Abstract and Introduction
Myelodysplastic syndromes (MDS) include a group of hematopoietic malignancies characterized by dysplastic changes, ineffective hematopoiesis and variable risk of leukemic progression. At diagnosis, 86% of MDS patients are ≥60 years. Azacitidine, the only drug that prolongs life in high-risk (HR)-MDS patients, adds a median of only 9.5 months to life. Allogeneic stem cell transplantation (alloSCT) remains the only potentially curative approach. Despite recent improvements including use of reduced intensity conditioning (RIC) that decrease transplant-related mortality, alloSCT continues to be used rarely in elderly MDS. There is paucity of data regarding outcomes of RIC alloSCT in elderly MDS patients, especially in direct comparison with azanucleosides. In this paper, the authors discuss the recent Markov decision analysis by Koreth et al. in which investigators demonstrated superior survival of patients with HR-MDS aged 60–70 years who underwent RIC alloSCT in comparison with those who were treated with azanucleosides.
Myelodysplastic syndromes (MDS) include a group of hematopoietic neoplasms characterized by aberrant myeloid differentiation, dysplasia and ineffective hematopoiesis resulting in cytopenias and increased risk of leukemic progression.[1,2] At diagnosis, 86% of MDS patients are ≥60 years. Reflecting a heterogeneous biology, outcomes are widely variable. The most widely used prognostic instrument to guide therapeutic decisions is the International Prognostic Scoring System (IPSS). The IPSS generally classifies patients into a lower-risk (LR) group (low and intermediate-1 [INT-1]) and a higher-risk (HR) group (intermediate-2 [INT-2] and high).

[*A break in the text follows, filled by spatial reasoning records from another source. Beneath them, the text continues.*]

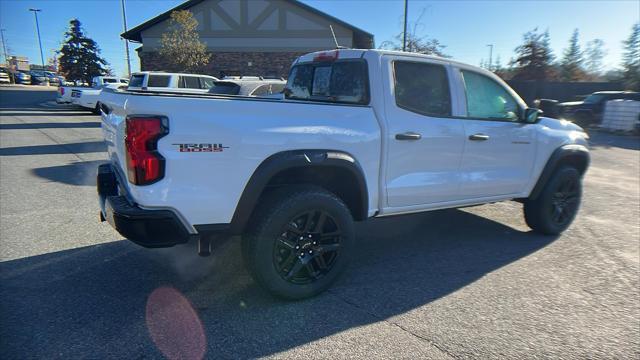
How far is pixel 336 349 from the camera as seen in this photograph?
270 centimetres

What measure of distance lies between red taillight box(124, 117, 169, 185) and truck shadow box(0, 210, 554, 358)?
1053 mm

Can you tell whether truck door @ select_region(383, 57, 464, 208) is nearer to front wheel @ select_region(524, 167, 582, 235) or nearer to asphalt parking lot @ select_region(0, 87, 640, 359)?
asphalt parking lot @ select_region(0, 87, 640, 359)

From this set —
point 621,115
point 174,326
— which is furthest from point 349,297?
point 621,115

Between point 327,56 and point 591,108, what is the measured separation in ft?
63.4

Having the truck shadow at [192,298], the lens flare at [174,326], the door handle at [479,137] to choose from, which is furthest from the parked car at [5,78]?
the door handle at [479,137]

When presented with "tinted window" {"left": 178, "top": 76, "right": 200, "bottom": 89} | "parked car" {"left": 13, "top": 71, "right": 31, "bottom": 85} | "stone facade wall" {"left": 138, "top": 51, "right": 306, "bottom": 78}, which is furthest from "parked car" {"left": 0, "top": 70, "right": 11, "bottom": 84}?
"tinted window" {"left": 178, "top": 76, "right": 200, "bottom": 89}

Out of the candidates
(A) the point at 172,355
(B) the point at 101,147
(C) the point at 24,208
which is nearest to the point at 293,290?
(A) the point at 172,355

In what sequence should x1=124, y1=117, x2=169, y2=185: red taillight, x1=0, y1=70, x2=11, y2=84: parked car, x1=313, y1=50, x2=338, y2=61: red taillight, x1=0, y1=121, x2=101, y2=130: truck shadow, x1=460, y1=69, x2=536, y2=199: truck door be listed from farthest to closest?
1. x1=0, y1=70, x2=11, y2=84: parked car
2. x1=0, y1=121, x2=101, y2=130: truck shadow
3. x1=460, y1=69, x2=536, y2=199: truck door
4. x1=313, y1=50, x2=338, y2=61: red taillight
5. x1=124, y1=117, x2=169, y2=185: red taillight

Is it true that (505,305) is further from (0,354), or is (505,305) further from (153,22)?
(153,22)

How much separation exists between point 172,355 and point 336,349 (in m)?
1.02

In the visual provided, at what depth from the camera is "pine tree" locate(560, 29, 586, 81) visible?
35625mm

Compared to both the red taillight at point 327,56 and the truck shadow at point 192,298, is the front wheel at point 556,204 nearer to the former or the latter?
the truck shadow at point 192,298

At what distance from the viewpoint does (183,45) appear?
24.6 m

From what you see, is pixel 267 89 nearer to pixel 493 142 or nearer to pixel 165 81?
pixel 165 81
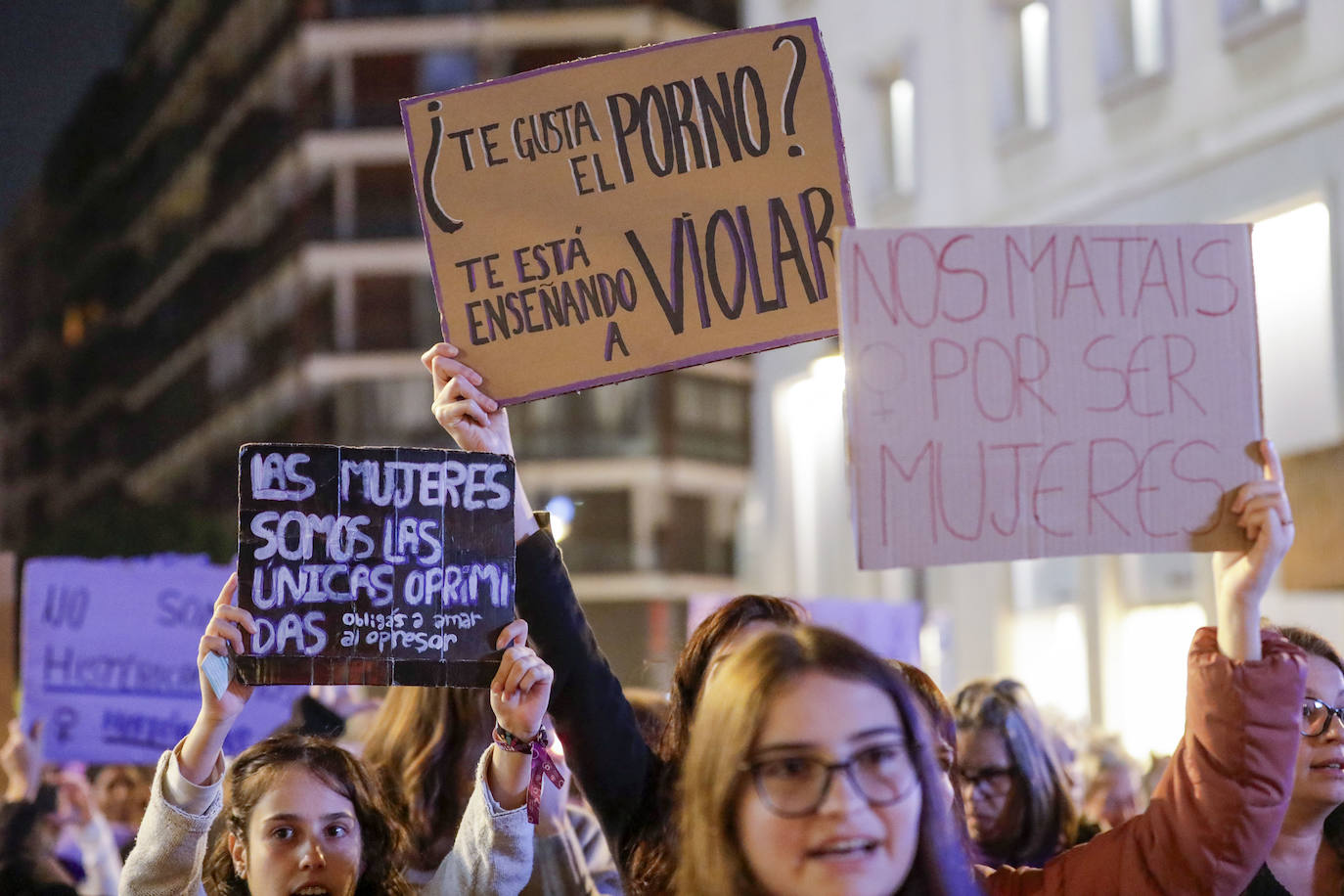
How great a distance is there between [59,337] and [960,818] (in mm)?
85052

No drug has proven curative for MDS with only azacitidine proved to prolong overall survival (OS) in HR-MDS by a median of 9.5 months. Allogeneic stem cell transplantation (alloSCT) currently offers the only hope for cure. Recent progress, including use of reduced intensity conditioning (RIC), has reduced transplantation-related mortality (TRM) significantly therefore increasing the applicability of RIC alloSCT for elderly patients.[6,7] Nonetheless, alloSCT is still performed in a small fraction of patients. There are no randomized prospective data comparing alloSCT with azacitidine in MDS, retrospective data are few and conflicting and the two approaches are often used sequentially.[1,9–11]
To address the appropriate choice of treatments for elderly MDS, Koreth et al. used decision analysis (DA); a flexible statistical technique that can assist clinical-decision making by allowing evaluation of potential outcomes given multiple scenarios and assumptions. DA allows for evaluation of results under different sets of assumptions to observe whether the same conclusions are reached. In a previous Markov DA predating the widespread use of AZA, better life expectancy (LE) in IPSS HR-MDS patients was observed among patients who underwent alloSCT soon after diagnosis. By contrast, patients with LR-MDS achieved maximal gain of years of life if alloSCT was delayed. The applicability of these results to elderly HR-MDS patients undergoing RIC alloSCT is not clear as they were based on data from patients younger than 60 years who underwent myeloablative conditioning (MAC) alloSCT from HLA-identical donors before the widespread use of azacitidine.
Expert Rev Hematol. 2013;6(5):539-542. © 2013 Expert Reviews Ltd.